Could you restate the data word for word?

+--

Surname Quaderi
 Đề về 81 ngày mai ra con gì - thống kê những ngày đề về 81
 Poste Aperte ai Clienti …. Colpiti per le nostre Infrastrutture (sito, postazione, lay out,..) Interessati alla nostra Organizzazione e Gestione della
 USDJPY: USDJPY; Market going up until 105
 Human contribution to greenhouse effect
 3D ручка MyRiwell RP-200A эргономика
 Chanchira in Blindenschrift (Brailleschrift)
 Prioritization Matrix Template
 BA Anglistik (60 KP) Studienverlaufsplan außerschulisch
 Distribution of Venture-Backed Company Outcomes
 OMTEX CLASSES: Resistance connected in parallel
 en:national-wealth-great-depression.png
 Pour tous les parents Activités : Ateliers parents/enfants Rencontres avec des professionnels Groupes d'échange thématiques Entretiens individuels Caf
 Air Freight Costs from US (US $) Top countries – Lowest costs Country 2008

+--

◆ Final answer
Surname Quaderi
 Đề về 81 ngày mai ra con gì - thống kê những ngày đề về 81
 Poste Aperte ai Clienti …. Colpiti per le nostre Infrastrutture (sito, postazione, lay out,..) Interessati alla nostra Organizzazione e Gestione della
 USDJPY: USDJPY; Market going up until 105
 Human contribution to greenhouse effect
 3D ручка MyRiwell RP-200A эргономика
 Chanchira in Blindenschrift (Brailleschrift)
 Prioritization Matrix Template
 BA Anglistik (60 KP) Studienverlaufsplan außerschulisch
 Distribution of Venture-Backed Company Outcomes
 OMTEX CLASSES: Resistance connected in parallel
 en:national-wealth-great-depression.png
 Pour tous les parents Activités : Ateliers parents/enfants Rencontres avec des professionnels Groupes d'échange thématiques Entretiens individuels Caf
 Air Freight Costs from US (US $) Top countries – Lowest costs Country 2008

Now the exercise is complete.